Plus tard, la jeune fille se rationnera en liquides jusqu'à ce que ses reins se rebellent. Elle se coupera elle-même et mettra du sel sur ses plaies. "La douleur me donnait une étrange sorte de sécurité. De plus, elle me prouvait que j'étais plus forte que tous les autres". Plus tard encore, elle rompt tout contact avec ses parents, seul le lien avec Tim est maintenu. C'est beaucoup plus difficile qu'elle ne l'avait imaginé.

"Un silence lamentable"

L'horreur se cache chez les parents et les grands-parents, dont Stine espère à la fois l'amour et la reconnaissance. Étaient-ils convaincus à l'époque du nazisme, puis à nouveau plus tard en RDA ? Le besoin de ne pas réfléchir à leurs propres implications leur a-t-il fait perdre toute compassion ? Il n'en résulte qu'un "silence lamentable", auquel le personnage principal tente d'échapper en explorant ses propres souvenirs et en visitant des archives.

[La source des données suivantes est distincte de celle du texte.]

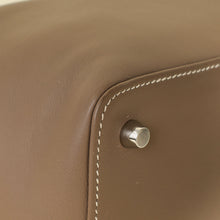 Hermes Etoupe Tool Box 20 Bag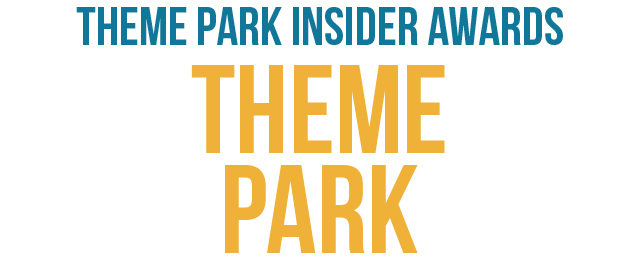 Theme Park Insider Awards: Best Theme Park Finalists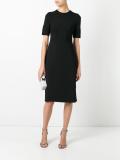 classic shift dress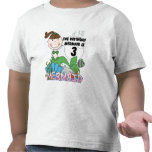 3ro camisetas y regalos del cumpleaños de la siren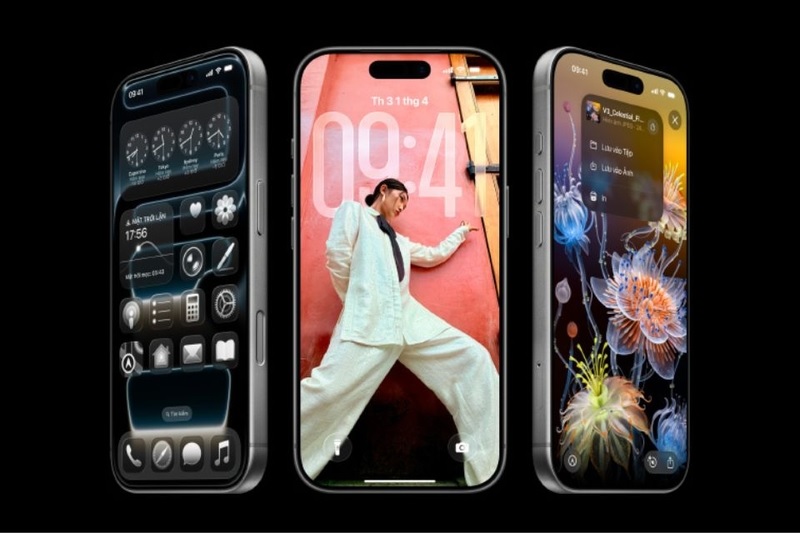 iPhone 17 tính năng Apple Intelligence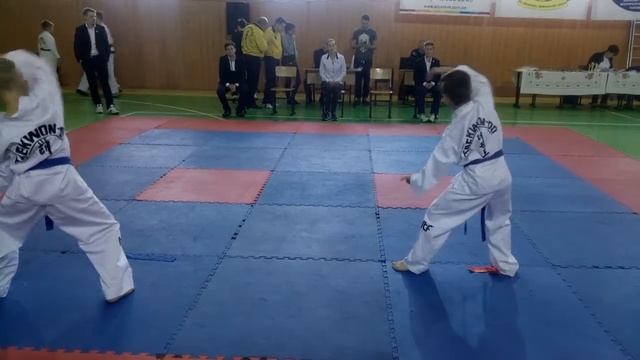 Kozak Open 2017 - Манько А - Мирошник К. Туль 2
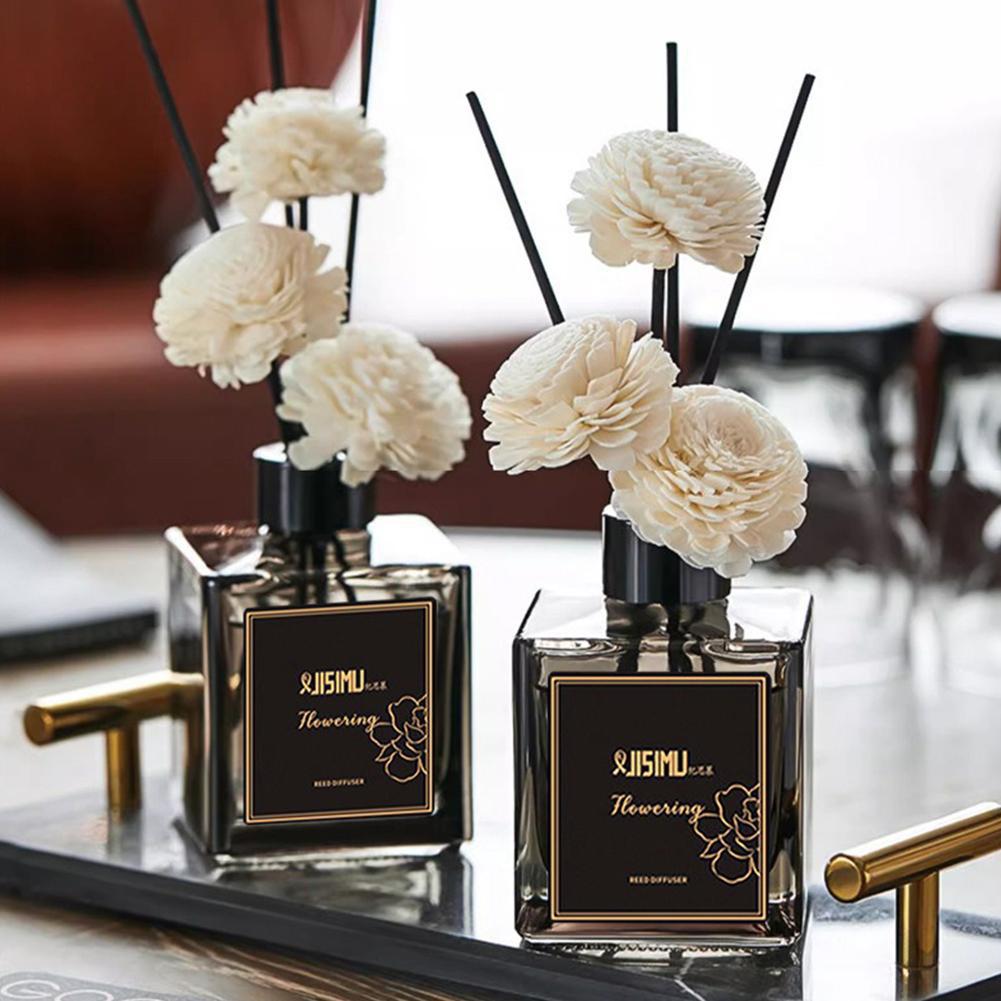 Jasmine lavender Flameless Hom - огляд і ціна Home Fragrance Jasmine Diffuser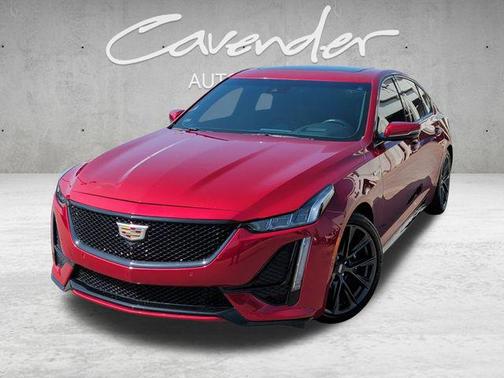 2020 Cadillac CT5 V-Series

A l'époque de la chute du mur, Rabe s'est décrite dans une interview comme une "petite fille dans un état pré-politique". Sa génération n'a pas été prise au sérieux, on ne lui a presque rien expliqué. Au lieu de cela, la période de transition aurait apporté une nouvelle dureté et plus de violence. Dans son roman, l'auteure trouve sans cesse de nouveaux récits pour illustrer cette brutalité. Le harcèlement à l'école, les néonazis qui s'emparent de rues entières, la lutte pour la souveraineté de la manette en jouant à Mario Kart au rayon jouets de Karstadt.

Dans son roman, elle a expliqué à la RBB comment la violence politique du 20e siècle et de la RDA s'est infiltrée dans les familles, dans les relations et les amitiés. "Comment elle les détruit et les domine". Mais il s'agit aussi, selon elle, de savoir comment interrompre ce cycle. La vie de Stine est une tentative d'émancipation de ces expériences de violence. Avec ses enfants Klara et Kurt, elle atteint rapidement ses limites en tant que jeune mère et craint de reproduire ses propres empreintes d'enfance, les séquelles de la violence et le silence à ce sujet semblent écrasants. "A un moment donné, je me suis assise en pleurant à côté du lit de Klara et j'ai dit : 'Je n'en peux plus'. Alors Klara a cessé de pleurer et m'a regardé gravement : 'Mais maman, tu peux encore'".

Il en va ainsi à plusieurs reprises dans le roman de Rabe, il y a quelques instants encore, il s'agit de la première cigarette ou de l'amusement avec une essoreuse bruyante dans la salle de bain. Aux lignes suivantes se déploient soudain cette violence et cette colère qui semble balayer tout le monde de manière imprévisible et destructrice. Entre-temps, on a beaucoup écrit sur la RDA, y compris sur les générations d'après la chute du mur. Mais le mérite de Rabe est de toucher et de nommer les ravages qu'il est difficile de saisir.